Os alunos estão no mundo. É muito ousado pensar que a escola vai formar o estudante para o mundo, porque a escola é o mundo acontecendo. Ela é um tubo de ensaio da sociedade. Tudo que acontece aqui fora acontece dentro dela também. Pensando nesse lugar da escola como reflexo da sociedade, como esse espaço em que o mundo se manifesta, acredito que a escola precisa se reafirmar como um lugar de formação ética
Um espaço para refletir sobre o que fazer com o conhecimento que se tem, com as habilidades que se desenvolvem. Não basta saber uma informação. Não é apenas entender como é o clima, por exemplo, mas compreender qual é o meu lugar no mundo e que impacto posso ter com aquilo que descubro e aprendo. Que legado quero deixar a partir do que sei.Como a escola pode ressignificar seu papel diante das transformações sociais e tecnológicas atuais?O pensador Aristides Filho diz que a escola tenta acompanhar o que acontece no mundo, mas quase sempre vem depois. As transformações do lado de fora dos muros das instituições exigem que a escola se atualize constantemente. E isso nos coloca diante de um grande desafio: o aluno de ontem não é o mesmo de hoje. Atualmente, uma criança ou um jovem não precisa mais chegar à escola para descobrir as primeiras letras ou os números.
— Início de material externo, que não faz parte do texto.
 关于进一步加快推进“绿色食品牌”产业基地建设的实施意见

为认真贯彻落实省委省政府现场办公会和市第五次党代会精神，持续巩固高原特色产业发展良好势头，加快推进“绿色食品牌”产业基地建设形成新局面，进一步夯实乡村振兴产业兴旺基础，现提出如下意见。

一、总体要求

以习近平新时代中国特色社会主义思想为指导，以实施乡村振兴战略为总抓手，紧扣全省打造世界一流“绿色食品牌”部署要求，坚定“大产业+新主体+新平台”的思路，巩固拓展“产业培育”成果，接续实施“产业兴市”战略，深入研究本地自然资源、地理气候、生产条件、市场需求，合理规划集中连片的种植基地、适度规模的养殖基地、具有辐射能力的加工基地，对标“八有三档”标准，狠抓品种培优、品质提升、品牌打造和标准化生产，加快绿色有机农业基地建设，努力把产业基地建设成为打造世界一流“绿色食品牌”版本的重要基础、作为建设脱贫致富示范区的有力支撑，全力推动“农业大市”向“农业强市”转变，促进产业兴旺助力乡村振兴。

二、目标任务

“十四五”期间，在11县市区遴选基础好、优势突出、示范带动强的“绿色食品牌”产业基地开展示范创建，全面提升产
Vivemos em uma era de acesso fácil à informação e aos dados, o que impõe à escola uma nova situação. Se ela já não é a detentora exclusiva do conhecimento, qual é, então, o seu papel? Nesse contexto, a escola tem ressignificado seu lugar e compreendido que sua função é, cada vez mais, ajudar a construir sentido a partir do conhecimento. Esse talvez seja o maior desafio atual: diante de alunos que chegam com uma grande bagagem de informações, a escola precisa investir nas suas escolhas pedagógicas para conseguir atender a essa nova realidade. O que fazemos com o conhecimento disponível hoje? As famílias também passaram a participar mais ativamente, especialmente no período pós-pandemia. Com o ensino remoto, muitas vivências que antes pertenciam exclusivamente ao território escolar passaram a ser acompanhadas de casa. Não porque eram proibidas, mas porque simplesmente aconteciam dentro da escola. Esse movimento trouxe ganhos e desafios. De um lado, há um bônus na maior aproximação entre família e escola para a formação do sujeito. De outro, surge a necessidade de rediscutir limites. É preciso definir o que pode e deve ser dialogado com as famílias e o que faz parte das decisões internas da escola, tomadas a partir de fundamentos filosóficos, curriculares e de pesquisa. Na minha visão, a escola deve apoiar os pais com portas abertas. Precisamos construir comunidade. Esse é o caminho: entender que a escola é comunidade. E isso se faz com os alunos e com suas famílias.